● The task
Return the full forum thread about the CAN frame error, word for word.

BEGIN Reading passage

My team has been having issues where our motors stop running and we get an error message saying “Error - 3 CTR: CAN frame not received/too stale” we aren’t sure what it means but it seems to happen the most on our elevator. We’ve never seen this before and I checked the entire wire chain so I doesn’t seem to be a normal CAN error. When we self test the talon it shows the reset during enable sticky fault, and right now we just blink the led on the talon to clear it. But I would hate to have this happen during a match so has anyone experienced this, if so what was happening and how did you fix it?
We’ve received that error too. It’s only happened a few times, but I don’t recall the motors stopping or being disabled. I’d be interested to know if you guys find a solution.
We had a Talon SRX with the exact same issue. It was intermittent when we ran the system that the motor was powering. We tracked it down to a faulty SRX ribbon cable that had some of the insulation scraped away from the wire. After replacing the ribbon cable, the issue went away. If you’re using the data port for feedback, make sure the connector is pushed down tight, and that there are no breaks in the insulation. It wouldn’t hurt to also vacuum out the port, in case any shavings or debris worked their way in.
To add a bit more to pifighter’s comment:
We also saw similar behavior on some Vex slice encoders. We had a ribbon cable that wasn’t crimped correctly. Sometimes the motor controller that the ribbon cable was plugged into would work, sometimes it wouldn’t. Replacing that ribbon cable fixed it. I strongly suggest that as a wiring good practice, all the CTRE style ribbon cables should be covered with something this:
That may or may not be the right size - I think it’s a bit large. Those cables have very thin insulation.

END Reading passage
BEGIN Excerpted records

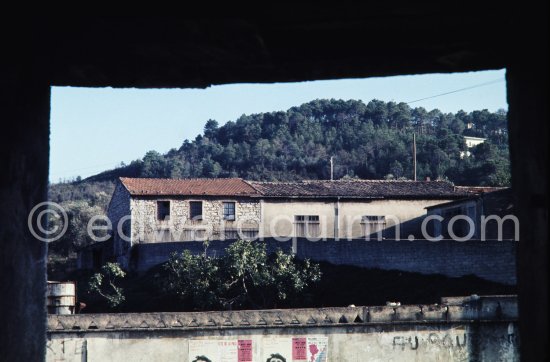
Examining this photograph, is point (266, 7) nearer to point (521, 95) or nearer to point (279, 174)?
point (521, 95)

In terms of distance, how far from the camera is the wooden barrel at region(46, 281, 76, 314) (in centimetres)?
2344

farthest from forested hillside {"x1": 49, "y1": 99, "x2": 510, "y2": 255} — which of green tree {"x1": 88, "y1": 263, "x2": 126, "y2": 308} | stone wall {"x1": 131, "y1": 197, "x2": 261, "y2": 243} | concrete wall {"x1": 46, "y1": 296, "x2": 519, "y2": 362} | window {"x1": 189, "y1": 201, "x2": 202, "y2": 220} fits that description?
concrete wall {"x1": 46, "y1": 296, "x2": 519, "y2": 362}

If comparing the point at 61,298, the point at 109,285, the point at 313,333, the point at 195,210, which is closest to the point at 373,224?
the point at 195,210

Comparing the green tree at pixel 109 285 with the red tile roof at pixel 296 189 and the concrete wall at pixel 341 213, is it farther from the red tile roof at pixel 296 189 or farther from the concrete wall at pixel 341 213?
the concrete wall at pixel 341 213

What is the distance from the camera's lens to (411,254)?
29.2 meters

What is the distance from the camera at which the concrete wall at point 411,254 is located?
88.1 feet

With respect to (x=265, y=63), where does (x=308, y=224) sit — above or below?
above

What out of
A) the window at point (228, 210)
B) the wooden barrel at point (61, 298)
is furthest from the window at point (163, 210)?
the wooden barrel at point (61, 298)

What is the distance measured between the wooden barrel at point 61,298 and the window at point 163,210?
14.6 metres

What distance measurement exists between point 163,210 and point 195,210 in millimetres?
1571

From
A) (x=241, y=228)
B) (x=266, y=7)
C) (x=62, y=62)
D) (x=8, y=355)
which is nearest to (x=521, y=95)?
(x=266, y=7)

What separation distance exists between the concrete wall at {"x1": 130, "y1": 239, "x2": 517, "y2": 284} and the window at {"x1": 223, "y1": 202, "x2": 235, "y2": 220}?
4.37m

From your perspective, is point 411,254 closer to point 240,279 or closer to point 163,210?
point 240,279

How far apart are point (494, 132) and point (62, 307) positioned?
273ft
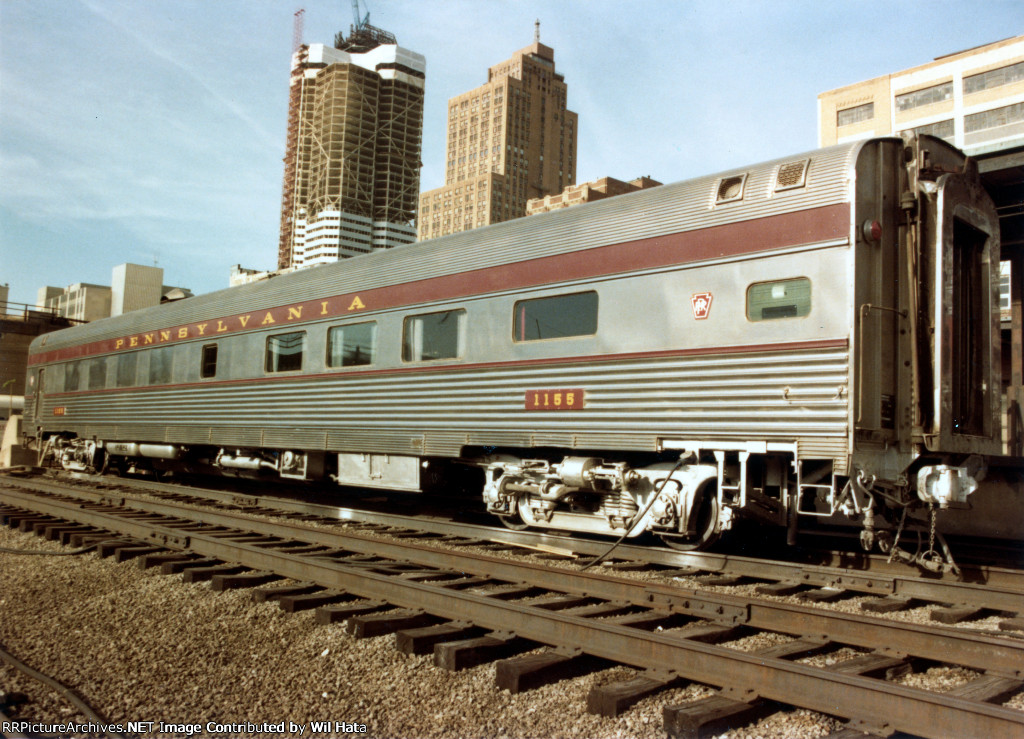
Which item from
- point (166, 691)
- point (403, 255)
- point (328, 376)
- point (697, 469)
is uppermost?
point (403, 255)

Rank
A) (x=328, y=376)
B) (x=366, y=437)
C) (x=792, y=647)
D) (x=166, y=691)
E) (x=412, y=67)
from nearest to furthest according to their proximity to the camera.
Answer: (x=166, y=691)
(x=792, y=647)
(x=366, y=437)
(x=328, y=376)
(x=412, y=67)

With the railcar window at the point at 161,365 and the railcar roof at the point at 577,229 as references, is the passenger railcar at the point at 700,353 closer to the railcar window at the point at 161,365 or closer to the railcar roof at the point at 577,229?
the railcar roof at the point at 577,229

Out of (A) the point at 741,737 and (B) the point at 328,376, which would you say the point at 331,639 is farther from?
(B) the point at 328,376

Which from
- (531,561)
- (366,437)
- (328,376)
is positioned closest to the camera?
(531,561)

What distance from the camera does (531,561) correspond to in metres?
7.48

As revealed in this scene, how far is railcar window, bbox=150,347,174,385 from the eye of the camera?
552 inches

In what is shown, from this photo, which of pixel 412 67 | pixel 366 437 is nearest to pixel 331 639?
pixel 366 437

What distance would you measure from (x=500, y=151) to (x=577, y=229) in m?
145

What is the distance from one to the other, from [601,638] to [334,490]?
11.0 meters

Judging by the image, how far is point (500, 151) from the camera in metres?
148

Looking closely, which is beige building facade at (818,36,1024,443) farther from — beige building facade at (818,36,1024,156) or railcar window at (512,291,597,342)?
railcar window at (512,291,597,342)

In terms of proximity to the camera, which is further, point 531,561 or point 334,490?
point 334,490

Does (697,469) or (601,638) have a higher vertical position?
(697,469)

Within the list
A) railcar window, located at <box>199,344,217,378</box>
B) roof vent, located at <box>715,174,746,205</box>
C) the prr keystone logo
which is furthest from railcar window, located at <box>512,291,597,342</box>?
railcar window, located at <box>199,344,217,378</box>
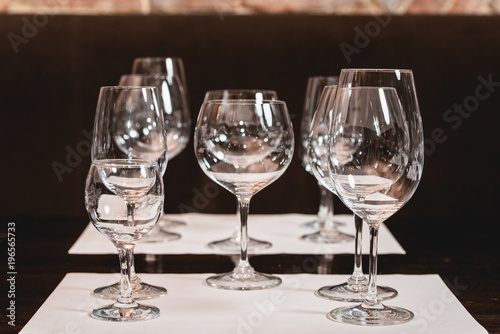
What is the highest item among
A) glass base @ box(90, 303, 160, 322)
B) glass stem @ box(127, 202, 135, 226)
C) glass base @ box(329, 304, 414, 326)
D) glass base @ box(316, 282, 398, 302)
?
glass stem @ box(127, 202, 135, 226)

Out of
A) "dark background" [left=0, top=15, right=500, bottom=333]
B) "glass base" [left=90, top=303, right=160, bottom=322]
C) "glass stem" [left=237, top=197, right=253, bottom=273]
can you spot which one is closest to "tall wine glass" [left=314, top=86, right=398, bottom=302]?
"glass stem" [left=237, top=197, right=253, bottom=273]

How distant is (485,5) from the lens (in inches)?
74.2

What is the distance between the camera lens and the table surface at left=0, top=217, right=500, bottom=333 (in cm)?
87

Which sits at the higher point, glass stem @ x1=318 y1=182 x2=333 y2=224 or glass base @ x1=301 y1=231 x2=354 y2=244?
glass stem @ x1=318 y1=182 x2=333 y2=224

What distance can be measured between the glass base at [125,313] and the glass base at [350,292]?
20 cm

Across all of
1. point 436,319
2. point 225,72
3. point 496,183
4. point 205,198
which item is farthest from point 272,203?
point 436,319

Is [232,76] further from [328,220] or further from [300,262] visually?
[300,262]

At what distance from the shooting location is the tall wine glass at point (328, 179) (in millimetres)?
896

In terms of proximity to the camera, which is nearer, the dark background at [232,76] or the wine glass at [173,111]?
the wine glass at [173,111]

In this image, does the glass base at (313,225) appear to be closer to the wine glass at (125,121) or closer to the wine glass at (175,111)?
the wine glass at (175,111)

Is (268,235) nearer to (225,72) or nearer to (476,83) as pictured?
(225,72)

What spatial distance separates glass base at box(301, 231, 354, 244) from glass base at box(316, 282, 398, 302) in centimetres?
26

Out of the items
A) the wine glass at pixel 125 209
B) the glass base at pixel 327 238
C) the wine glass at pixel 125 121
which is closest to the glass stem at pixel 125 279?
the wine glass at pixel 125 209

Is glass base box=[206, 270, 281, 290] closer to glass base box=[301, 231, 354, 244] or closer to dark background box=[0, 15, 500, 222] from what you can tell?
glass base box=[301, 231, 354, 244]
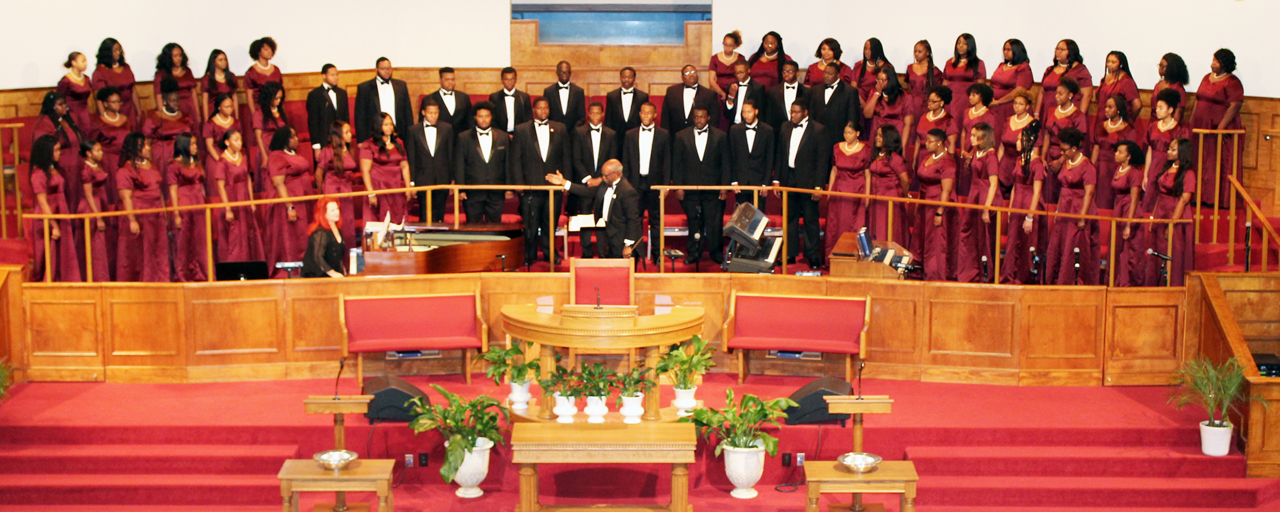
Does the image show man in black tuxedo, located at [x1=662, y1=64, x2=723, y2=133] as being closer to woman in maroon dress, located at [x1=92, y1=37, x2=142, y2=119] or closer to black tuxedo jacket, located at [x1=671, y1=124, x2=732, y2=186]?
black tuxedo jacket, located at [x1=671, y1=124, x2=732, y2=186]

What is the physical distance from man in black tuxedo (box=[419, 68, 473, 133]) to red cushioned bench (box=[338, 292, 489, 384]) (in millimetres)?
1898

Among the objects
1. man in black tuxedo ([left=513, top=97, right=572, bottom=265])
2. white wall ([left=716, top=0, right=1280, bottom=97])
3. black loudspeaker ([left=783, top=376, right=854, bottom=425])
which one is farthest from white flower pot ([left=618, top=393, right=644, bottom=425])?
white wall ([left=716, top=0, right=1280, bottom=97])

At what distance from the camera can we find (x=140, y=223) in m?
9.29

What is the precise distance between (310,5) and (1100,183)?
22.4 feet

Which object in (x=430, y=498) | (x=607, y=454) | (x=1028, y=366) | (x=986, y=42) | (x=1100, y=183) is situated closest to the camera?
(x=607, y=454)

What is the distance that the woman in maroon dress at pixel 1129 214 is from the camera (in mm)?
8766

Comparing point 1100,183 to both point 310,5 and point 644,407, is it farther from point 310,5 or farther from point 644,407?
point 310,5

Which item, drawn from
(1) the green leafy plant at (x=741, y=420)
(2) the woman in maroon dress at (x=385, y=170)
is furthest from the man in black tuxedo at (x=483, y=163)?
(1) the green leafy plant at (x=741, y=420)

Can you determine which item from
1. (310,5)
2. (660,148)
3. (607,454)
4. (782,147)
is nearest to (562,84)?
(660,148)

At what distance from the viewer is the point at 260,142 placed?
408 inches

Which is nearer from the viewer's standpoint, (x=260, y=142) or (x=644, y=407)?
(x=644, y=407)

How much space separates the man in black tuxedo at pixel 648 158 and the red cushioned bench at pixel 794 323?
1.04 m

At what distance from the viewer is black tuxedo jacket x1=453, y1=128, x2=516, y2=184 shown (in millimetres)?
9727

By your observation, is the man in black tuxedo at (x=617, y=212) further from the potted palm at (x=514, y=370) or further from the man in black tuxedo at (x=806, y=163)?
the potted palm at (x=514, y=370)
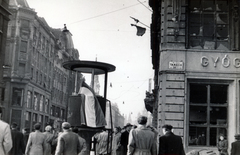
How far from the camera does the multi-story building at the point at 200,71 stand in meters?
14.4

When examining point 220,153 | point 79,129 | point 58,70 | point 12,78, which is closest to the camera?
point 79,129

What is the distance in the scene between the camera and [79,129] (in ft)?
36.4

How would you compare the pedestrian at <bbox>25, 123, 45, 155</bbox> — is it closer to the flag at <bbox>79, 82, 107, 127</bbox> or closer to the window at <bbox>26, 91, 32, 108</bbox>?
the flag at <bbox>79, 82, 107, 127</bbox>

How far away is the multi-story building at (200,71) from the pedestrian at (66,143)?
6419mm

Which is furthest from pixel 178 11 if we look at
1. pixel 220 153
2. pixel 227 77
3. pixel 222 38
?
pixel 220 153

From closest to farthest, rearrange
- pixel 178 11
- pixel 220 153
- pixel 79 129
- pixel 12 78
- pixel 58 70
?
pixel 79 129, pixel 220 153, pixel 178 11, pixel 12 78, pixel 58 70

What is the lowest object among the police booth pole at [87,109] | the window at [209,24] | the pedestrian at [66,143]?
the pedestrian at [66,143]

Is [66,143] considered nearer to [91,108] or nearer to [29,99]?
[91,108]

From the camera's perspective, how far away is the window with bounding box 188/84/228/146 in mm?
14555

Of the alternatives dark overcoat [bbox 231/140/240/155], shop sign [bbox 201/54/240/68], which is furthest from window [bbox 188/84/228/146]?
dark overcoat [bbox 231/140/240/155]

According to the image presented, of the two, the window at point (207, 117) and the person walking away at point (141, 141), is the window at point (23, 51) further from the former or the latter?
the person walking away at point (141, 141)

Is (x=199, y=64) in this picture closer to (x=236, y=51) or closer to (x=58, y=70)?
(x=236, y=51)

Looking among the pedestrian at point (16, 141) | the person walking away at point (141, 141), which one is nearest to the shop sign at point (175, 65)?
the pedestrian at point (16, 141)

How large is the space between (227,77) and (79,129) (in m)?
7.08
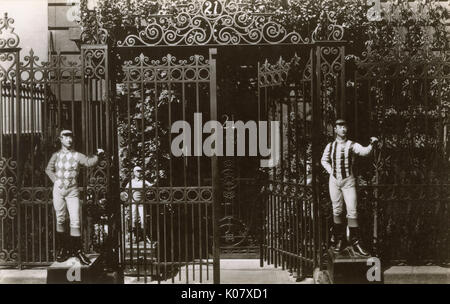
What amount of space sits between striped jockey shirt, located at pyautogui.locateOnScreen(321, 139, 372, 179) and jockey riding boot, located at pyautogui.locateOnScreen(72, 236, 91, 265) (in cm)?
305

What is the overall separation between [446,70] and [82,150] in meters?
4.52

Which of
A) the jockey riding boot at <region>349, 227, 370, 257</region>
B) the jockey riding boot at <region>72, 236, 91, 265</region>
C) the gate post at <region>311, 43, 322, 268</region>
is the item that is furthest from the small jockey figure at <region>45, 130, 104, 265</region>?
the jockey riding boot at <region>349, 227, 370, 257</region>

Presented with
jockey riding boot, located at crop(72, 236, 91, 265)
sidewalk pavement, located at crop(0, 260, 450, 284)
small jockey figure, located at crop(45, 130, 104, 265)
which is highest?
small jockey figure, located at crop(45, 130, 104, 265)

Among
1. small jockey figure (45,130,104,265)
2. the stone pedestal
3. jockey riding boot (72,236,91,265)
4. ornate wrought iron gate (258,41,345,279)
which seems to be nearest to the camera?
the stone pedestal

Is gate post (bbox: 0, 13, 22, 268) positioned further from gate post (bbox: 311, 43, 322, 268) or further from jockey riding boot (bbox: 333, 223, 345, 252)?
jockey riding boot (bbox: 333, 223, 345, 252)

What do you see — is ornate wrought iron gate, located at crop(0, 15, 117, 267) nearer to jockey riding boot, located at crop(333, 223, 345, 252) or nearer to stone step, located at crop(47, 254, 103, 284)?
stone step, located at crop(47, 254, 103, 284)

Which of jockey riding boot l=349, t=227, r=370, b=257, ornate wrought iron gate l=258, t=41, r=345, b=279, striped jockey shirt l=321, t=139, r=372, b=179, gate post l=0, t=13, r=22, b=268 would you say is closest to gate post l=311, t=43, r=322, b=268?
ornate wrought iron gate l=258, t=41, r=345, b=279

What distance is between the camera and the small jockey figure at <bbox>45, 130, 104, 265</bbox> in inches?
282

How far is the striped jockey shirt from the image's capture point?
7.13 metres

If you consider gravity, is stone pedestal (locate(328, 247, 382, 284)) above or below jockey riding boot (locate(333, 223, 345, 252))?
below

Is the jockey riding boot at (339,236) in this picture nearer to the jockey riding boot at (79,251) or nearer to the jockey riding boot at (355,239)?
the jockey riding boot at (355,239)

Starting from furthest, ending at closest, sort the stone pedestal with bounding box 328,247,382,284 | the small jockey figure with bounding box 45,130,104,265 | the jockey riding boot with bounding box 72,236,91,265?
the small jockey figure with bounding box 45,130,104,265
the jockey riding boot with bounding box 72,236,91,265
the stone pedestal with bounding box 328,247,382,284

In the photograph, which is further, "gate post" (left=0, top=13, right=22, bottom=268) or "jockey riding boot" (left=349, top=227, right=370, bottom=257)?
"gate post" (left=0, top=13, right=22, bottom=268)
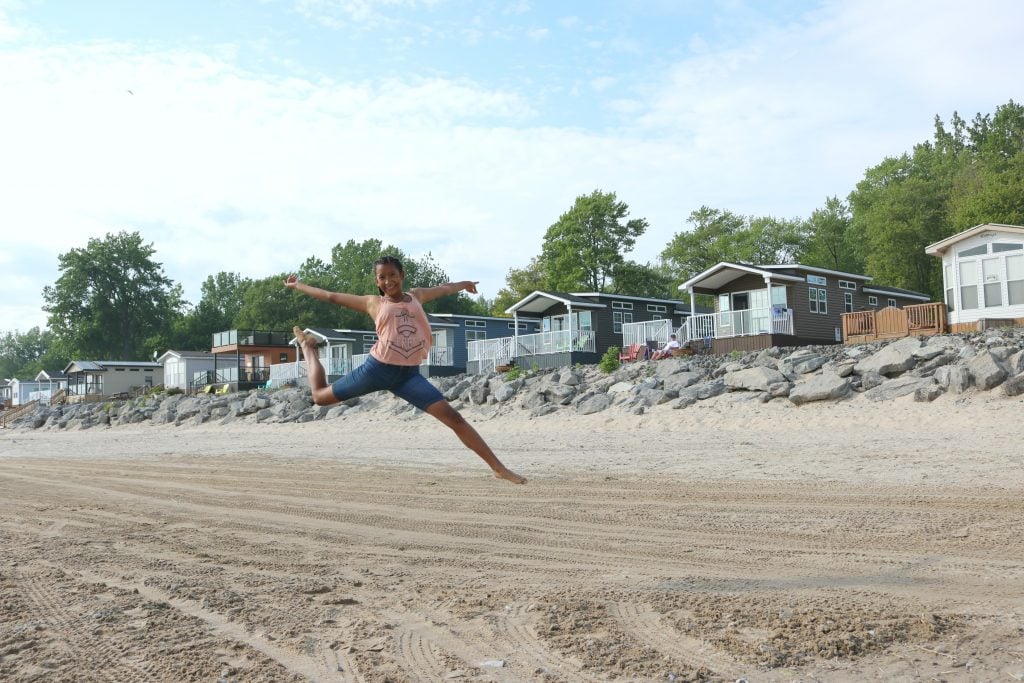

END Excerpted records

● Output below
My team has been having issues where our motors stop running and we get an error message saying “Error - 3 CTR: CAN frame not received/too stale” we aren’t sure what it means but it seems to happen the most on our elevator. We’ve never seen this before and I checked the entire wire chain so I doesn’t seem to be a normal CAN error. When we self test the talon it shows the reset during enable sticky fault, and right now we just blink the led on the talon to clear it. But I would hate to have this happen during a match so has anyone experienced this, if so what was happening and how did you fix it?
We’ve received that error too. It’s only happened a few times, but I don’t recall the motors stopping or being disabled. I’d be interested to know if you guys find a solution.
We had a Talon SRX with the exact same issue. It was intermittent when we ran the system that the motor was powering. We tracked it down to a faulty SRX ribbon cable that had some of the insulation scraped away from the wire. After replacing the ribbon cable, the issue went away. If you’re using the data port for feedback, make sure the connector is pushed down tight, and that there are no breaks in the insulation. It wouldn’t hurt to also vacuum out the port, in case any shavings or debris worked their way in.
To add a bit more to pifighter’s comment:
We also saw similar behavior on some Vex slice encoders. We had a ribbon cable that wasn’t crimped correctly. Sometimes the motor controller that the ribbon cable was plugged into would work, sometimes it wouldn’t. Replacing that ribbon cable fixed it. I strongly suggest that as a wiring good practice, all the CTRE style ribbon cables should be covered with something this:
That may or may not be the right size - I think it’s a bit large. Those cables have very thin insulation.